Una fogna a cielo aperto!


Abbiamo incontrato nei giorni passati gli abitanti di c/da Grotticelli, un piccolo assieme di case nell’immediata periferia di Caltanissetta. Si sono rivolti ai Grilli Nisseni perchè sono stati ancora una volta abbandonati sia dalle istituzioni che da quella parte politica che dovrebbe fare opposizione, il cittadino è ancora una volta solo, abbandonato nella malagestione (o nella totale assenza di gestione!). Ci hanno chiamato per denunciare insieme lo stato invivibile della loro piccola contrada, infatti c’è un piccolo torrente, tipico dell’entroterra siciliano, che passa sotto un ponte che porta dalla strada provinciale fin dentro la contrada ed è l’unico accesso e, di conseguenza, l’unica uscita. Il torrente è oramai utilizzato come corpo ricettore delle acque reflue non trattate di San Cataldo (probabilmente) o da scarichi abusivi. Caltaqua ha previsto degli interventi atti a intubare le acque reflue fino al depuratore nisseno, ma questa struttura sarà pronta fra anni e nell’attesa si utilizza il torrente naturale con grave impatto ambientale, il fetore si accompagna durante tutta la giornata alle zanzare che hanno trovato il loro giusto habitat e a tutto questo si deve aggiungere che nei periodi di piena il torrente straripa portandosi a ridosso delle case e sommergendo completamente il ponte che rappresenta l’unica via d’uscita della contrada. Gli abitanti sono costretti alle prime avvisaglie di pioggia a fuggire perchè l’alternativa è rifugiarsi in cima all’adiacente collina.

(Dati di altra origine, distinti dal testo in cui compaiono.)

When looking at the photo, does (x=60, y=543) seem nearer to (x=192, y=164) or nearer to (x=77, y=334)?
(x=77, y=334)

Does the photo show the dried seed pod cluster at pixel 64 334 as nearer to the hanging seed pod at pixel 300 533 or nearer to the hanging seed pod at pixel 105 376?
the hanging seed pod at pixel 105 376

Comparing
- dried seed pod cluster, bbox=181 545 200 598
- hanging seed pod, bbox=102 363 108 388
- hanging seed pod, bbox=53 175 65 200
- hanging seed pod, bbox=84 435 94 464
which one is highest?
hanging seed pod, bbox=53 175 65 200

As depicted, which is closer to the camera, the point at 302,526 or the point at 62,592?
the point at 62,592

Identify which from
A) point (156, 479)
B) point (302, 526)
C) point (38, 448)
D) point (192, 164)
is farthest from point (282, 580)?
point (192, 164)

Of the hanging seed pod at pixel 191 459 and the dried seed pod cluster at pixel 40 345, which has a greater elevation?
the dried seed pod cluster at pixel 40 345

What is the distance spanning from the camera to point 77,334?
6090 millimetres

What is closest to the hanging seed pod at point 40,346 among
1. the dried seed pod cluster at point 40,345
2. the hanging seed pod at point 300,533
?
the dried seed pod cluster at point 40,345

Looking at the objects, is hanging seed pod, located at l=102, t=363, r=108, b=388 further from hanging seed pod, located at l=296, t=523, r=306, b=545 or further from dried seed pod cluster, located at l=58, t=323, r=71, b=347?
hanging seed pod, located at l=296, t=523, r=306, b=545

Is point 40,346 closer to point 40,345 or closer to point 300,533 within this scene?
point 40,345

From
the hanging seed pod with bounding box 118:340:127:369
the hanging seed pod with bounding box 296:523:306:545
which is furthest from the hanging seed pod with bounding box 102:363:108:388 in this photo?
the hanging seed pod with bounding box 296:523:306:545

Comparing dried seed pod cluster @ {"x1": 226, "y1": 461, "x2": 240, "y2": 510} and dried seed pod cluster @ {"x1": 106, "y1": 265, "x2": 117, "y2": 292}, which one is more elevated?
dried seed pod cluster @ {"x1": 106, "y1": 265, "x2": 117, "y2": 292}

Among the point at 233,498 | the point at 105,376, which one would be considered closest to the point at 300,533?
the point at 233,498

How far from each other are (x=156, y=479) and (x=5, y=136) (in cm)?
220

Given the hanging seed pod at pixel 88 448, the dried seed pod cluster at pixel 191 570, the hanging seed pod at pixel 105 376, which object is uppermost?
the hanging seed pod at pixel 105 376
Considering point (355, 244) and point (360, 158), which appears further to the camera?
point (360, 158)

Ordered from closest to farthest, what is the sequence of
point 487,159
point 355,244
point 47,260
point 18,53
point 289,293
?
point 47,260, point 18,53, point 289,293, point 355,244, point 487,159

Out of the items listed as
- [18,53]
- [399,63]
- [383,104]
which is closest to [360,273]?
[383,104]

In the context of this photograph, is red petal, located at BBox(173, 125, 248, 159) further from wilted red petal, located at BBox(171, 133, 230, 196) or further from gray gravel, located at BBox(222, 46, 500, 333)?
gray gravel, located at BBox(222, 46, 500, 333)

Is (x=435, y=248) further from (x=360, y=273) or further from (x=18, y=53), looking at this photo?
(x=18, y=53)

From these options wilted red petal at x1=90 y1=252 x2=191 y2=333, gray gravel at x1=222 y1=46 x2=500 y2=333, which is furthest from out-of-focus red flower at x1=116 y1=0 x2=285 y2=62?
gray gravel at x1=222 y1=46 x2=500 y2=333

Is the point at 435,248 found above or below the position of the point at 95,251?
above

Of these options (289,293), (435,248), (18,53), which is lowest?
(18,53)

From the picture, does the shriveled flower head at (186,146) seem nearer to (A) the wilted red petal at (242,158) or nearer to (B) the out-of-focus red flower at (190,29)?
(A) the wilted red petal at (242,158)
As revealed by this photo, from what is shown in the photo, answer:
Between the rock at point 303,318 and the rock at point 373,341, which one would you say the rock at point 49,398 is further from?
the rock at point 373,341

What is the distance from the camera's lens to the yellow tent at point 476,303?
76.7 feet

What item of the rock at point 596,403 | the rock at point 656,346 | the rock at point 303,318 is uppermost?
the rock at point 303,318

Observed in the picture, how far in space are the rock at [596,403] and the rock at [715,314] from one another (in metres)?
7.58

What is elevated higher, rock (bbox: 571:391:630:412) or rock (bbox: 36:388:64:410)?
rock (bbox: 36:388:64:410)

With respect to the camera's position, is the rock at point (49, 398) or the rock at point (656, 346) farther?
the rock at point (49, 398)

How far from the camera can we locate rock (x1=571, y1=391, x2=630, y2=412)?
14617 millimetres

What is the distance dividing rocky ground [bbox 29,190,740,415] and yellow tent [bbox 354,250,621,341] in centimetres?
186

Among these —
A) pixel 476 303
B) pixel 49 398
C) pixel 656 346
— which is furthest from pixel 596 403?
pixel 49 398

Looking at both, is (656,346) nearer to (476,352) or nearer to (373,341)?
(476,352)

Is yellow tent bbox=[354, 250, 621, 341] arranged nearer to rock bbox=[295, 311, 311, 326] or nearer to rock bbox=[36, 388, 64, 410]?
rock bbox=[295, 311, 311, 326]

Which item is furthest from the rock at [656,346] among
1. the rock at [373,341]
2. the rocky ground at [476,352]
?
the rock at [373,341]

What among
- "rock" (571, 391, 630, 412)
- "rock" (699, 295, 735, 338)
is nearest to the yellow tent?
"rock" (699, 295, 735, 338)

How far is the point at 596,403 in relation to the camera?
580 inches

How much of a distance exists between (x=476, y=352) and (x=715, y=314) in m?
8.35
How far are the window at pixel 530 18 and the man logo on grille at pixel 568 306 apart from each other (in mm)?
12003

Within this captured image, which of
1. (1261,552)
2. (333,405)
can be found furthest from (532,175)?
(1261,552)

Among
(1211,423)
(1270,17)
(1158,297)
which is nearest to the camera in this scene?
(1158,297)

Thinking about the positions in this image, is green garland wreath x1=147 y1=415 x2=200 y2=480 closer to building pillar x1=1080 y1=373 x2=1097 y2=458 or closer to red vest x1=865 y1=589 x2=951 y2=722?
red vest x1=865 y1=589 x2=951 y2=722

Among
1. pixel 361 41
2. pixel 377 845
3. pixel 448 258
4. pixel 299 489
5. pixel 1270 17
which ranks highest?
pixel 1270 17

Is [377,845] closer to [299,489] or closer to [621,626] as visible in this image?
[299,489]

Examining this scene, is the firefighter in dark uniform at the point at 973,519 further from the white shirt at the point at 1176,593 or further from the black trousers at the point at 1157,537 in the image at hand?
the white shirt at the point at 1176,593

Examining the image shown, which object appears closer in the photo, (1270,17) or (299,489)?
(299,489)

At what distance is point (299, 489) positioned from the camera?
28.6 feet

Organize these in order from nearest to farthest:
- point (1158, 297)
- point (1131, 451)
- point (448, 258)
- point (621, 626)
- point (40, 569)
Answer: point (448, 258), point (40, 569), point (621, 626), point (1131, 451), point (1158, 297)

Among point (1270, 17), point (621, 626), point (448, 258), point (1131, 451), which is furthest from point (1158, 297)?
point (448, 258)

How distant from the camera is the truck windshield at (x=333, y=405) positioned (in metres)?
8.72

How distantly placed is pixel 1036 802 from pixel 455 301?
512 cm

E’ sicuramente una situazione insostenibile. La nostra richiesta, insieme agli abitanti della zona, è quella di rimediare immediatamente allo sversamento delle acque reflue nel torrente e ristabilire l’equilibrio naturale dell’ambiente, nonchè gestire “seriamente” il ciclo dell’acqua affinchè tali episodi non accadano mai più. Ad oggi abbiamo provato, sin dal giorno della denuncia ricevuta da parte dei residenti, a contattare personale tecnico di Caltacqua senza risposta. Nell’attesa i Grilli Nisseni stanno accertando di chi sia la responsabilità dello scempio e si riservano azioni legali per richiedere le pene previste ai sensi del Decreto Legislativo 3 Aprile 2006 n°152 riguardante “Norme in materia ambientale” qualora il problema non venisse risolto celermente ed in maniera efficace e definitiva.

All’incontro erano presenti anche il giornale La Sicilia e la Tv locale TFN.

Un pensiero su “Una fogna a cielo aperto!

  1. Conosco la zona ed è un sacco di tempo che la cosa va avanti.
    Dovrebbero veramente fare qualcosa, non si può rovinare la nostra terra così.